Lumbar Stress Fracture
A stress fracture is one or more minuscule cracks in a bone that can usually be healed by the body. A lumbar stress fracture occurs in the lower spinal region, among the section of the lumbar vertebrae known as the “pars” (short for pars interarticularis).
This is generally caused by repetitive hyperextension of the spine, i.e., bending backwards over and over until the area is strained to the breaking point. This is the motion that we most associate with a pitcher’s wind-up, that extreme arching and twisting of the back as the arms seek to display their full momentum.
A Two-Way Pileup
It has been noted that the spinal vertebrae are designed to provide agility when we are moving our bodies forward and backward. They are less strong when we rotate the body.
Thus, in addition to hyperextension of the spine, when baseball players whip around in a rapid rotation when they let the ball fly, they are dramatically increasing tension in the lower back.
This issue is not unique to professional baseball players. High school players and even little leaguers can incur these lumbar stress fractures.
Recovery time can range between one and nine months, depending on how severe the stress fracture is. For a pro ball player, this can mean losing an entire season and may even make him liable to be traded.
Thus, these players want to return to play as quickly as possible. However, even a week too soon could spell an even worse spinal injury.
Supporting the back with a brace or bed rest and recommending some gentle exercise while the body repairs the fracture are often the treatment protocol prescribed.
A Final Word: The Irony of Professional Athletics
Here’s the funny thing about these injuries.

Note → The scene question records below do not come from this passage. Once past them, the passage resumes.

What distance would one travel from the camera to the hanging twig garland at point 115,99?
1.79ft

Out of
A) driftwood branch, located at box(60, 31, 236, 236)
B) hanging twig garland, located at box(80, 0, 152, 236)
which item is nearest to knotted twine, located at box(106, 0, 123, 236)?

If you don’t use a muscle or joint enough to condition it, you get injured. If you use it too much, too fiercely, in too repetitive a manner, you get injured.
Thus, it’s possible for an MLB outfielder and an esports couch potato to both be confined to the same couch, icing their injuries and looking at similar recovery times.
You could seek a sweet spot, but you’re unlikely to find it, not when the pressure to perform, to make the playoffs, to get your coach off your back, and to negotiate a better salary are on your mind.
It’s critical to focus on your form and stay in close touch with any preventative medicine professionals on the payroll of your team. Also, if you’re a pro ball player who has experienced repetitive injuries, you may want to put some cash into savings.